The “national mortgage rate” refers to the ability of lenders to offer the same rate to homebuyers with similar credit profiles and down payments in different parts of the country.
“It is almost impossible to overstate the importance of the national mortgage rate, not only for the primary and secondary mortgage markets, but most importantly, for borrowers and prospective homeowners,” the letter said. “The national mortgage rate is a central underpinning of America’s housing finance system.”
PIMCO’s warnings came in response to the FHFA’s request for comments on its proposed capital rule that Fannie Mae and Freddie Mac be required to hold about $240 billion in capital combined, based on their September 2019 assets.

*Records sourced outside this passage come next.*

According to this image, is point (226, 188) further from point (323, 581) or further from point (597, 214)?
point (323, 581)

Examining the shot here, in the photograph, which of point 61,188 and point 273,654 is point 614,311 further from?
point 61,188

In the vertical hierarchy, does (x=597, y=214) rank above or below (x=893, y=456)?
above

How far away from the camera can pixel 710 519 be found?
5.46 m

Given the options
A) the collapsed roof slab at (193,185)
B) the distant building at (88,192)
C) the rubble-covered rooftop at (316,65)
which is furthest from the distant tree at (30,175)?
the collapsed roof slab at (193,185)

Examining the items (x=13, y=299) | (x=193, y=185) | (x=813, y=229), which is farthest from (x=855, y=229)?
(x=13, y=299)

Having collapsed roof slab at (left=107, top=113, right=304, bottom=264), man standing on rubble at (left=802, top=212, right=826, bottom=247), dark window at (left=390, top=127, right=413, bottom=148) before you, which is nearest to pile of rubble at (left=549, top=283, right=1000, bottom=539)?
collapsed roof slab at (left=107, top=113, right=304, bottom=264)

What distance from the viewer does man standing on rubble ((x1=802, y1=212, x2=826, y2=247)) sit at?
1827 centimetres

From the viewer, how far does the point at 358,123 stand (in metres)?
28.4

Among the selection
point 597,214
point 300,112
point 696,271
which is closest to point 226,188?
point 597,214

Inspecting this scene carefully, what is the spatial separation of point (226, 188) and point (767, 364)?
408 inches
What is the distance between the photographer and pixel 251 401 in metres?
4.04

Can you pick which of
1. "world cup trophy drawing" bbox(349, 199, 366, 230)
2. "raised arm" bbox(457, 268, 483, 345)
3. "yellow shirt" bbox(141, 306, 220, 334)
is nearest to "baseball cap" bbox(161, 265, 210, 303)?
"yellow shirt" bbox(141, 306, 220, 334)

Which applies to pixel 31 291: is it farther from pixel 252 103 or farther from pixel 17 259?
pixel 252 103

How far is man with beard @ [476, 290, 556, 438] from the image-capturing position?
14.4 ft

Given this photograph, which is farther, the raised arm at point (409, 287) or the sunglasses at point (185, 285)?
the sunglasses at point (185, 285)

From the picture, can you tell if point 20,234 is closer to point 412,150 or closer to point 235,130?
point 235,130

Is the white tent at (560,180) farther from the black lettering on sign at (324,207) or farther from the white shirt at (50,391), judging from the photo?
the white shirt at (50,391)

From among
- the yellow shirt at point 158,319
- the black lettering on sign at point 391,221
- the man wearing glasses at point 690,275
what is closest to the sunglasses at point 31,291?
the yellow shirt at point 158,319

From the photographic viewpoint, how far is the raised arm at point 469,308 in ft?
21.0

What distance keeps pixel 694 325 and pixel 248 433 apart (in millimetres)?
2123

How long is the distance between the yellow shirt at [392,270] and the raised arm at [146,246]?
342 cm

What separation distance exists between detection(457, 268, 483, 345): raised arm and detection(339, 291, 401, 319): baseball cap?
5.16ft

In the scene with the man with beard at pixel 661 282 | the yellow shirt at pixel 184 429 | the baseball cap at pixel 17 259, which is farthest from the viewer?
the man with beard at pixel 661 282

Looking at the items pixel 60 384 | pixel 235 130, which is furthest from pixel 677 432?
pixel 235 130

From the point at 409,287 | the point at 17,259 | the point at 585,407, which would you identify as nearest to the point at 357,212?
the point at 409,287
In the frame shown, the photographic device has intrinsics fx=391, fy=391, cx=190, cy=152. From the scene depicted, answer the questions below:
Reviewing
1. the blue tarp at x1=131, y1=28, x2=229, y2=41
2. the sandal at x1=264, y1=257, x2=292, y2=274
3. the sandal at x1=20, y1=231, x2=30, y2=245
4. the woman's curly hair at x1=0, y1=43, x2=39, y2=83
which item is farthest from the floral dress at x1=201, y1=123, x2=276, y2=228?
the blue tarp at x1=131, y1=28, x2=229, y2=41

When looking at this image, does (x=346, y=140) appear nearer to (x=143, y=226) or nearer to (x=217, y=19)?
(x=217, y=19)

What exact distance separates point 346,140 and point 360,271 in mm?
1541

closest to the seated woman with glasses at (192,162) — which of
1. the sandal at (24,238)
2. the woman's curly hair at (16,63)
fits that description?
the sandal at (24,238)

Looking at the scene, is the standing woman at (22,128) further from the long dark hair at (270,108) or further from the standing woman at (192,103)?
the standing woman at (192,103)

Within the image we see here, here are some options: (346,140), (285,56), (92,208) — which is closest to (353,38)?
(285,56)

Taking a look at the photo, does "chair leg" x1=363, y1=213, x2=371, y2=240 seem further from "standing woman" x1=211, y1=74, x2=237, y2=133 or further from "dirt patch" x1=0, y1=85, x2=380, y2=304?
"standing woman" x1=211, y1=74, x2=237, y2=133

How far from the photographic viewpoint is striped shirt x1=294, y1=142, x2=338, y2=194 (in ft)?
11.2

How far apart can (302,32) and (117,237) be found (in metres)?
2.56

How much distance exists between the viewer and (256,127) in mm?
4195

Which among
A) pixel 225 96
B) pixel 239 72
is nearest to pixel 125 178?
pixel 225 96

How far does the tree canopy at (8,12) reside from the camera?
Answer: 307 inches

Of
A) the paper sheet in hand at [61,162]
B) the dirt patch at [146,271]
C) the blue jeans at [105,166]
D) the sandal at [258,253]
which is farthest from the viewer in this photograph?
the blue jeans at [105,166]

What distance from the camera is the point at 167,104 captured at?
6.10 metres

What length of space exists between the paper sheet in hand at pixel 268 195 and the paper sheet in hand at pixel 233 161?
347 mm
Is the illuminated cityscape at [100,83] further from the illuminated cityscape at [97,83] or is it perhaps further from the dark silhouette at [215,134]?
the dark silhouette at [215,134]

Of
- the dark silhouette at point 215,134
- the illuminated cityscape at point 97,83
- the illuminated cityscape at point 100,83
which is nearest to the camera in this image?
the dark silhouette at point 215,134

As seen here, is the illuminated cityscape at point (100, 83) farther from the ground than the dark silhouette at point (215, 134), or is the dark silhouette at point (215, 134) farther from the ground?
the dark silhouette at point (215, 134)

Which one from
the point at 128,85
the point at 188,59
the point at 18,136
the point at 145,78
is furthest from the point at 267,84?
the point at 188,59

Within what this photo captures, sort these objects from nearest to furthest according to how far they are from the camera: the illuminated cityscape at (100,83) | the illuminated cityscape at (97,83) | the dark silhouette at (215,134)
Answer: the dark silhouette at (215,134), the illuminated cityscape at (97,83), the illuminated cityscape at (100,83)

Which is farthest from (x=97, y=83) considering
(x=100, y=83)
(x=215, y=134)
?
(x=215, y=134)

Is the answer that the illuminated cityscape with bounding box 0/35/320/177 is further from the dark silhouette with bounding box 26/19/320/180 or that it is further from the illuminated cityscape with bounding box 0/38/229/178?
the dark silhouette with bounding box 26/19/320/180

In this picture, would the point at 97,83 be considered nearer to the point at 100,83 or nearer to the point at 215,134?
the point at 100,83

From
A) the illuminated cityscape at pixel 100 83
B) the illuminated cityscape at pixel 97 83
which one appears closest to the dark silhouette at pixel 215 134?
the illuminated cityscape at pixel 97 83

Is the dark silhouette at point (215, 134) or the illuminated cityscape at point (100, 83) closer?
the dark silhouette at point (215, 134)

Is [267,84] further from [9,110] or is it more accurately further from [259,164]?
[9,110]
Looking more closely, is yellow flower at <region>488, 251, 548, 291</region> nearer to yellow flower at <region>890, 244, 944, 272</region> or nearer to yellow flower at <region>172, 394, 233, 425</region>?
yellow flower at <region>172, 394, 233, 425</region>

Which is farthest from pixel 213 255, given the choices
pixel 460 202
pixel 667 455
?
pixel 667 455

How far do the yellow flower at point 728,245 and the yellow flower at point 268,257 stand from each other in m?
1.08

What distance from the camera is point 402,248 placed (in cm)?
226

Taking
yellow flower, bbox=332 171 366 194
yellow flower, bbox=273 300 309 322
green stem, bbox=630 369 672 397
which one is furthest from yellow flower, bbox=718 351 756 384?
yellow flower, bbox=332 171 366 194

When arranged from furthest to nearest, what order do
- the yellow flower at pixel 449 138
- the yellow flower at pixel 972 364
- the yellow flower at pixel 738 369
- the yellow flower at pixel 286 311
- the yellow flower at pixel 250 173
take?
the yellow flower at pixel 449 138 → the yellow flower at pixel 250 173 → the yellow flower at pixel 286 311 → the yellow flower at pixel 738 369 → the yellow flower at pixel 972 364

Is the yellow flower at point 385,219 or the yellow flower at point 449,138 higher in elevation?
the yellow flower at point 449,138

Raising the capital buffer is aimed at ensuring taxpayers don’t have to cover losses for the two companies, which have been in government control since they were seized in 2008 in the midst of the financial crisis.
A year ago, the Trump administration released a blueprint for freeing the GSEs from conservatorship without requiring Congressional approval. Calabria has worked to get all the pieces in place, but if former Vice President Joe Biden usurps President Donald Trump in the Nov. 3 election those plans could be knocked off track.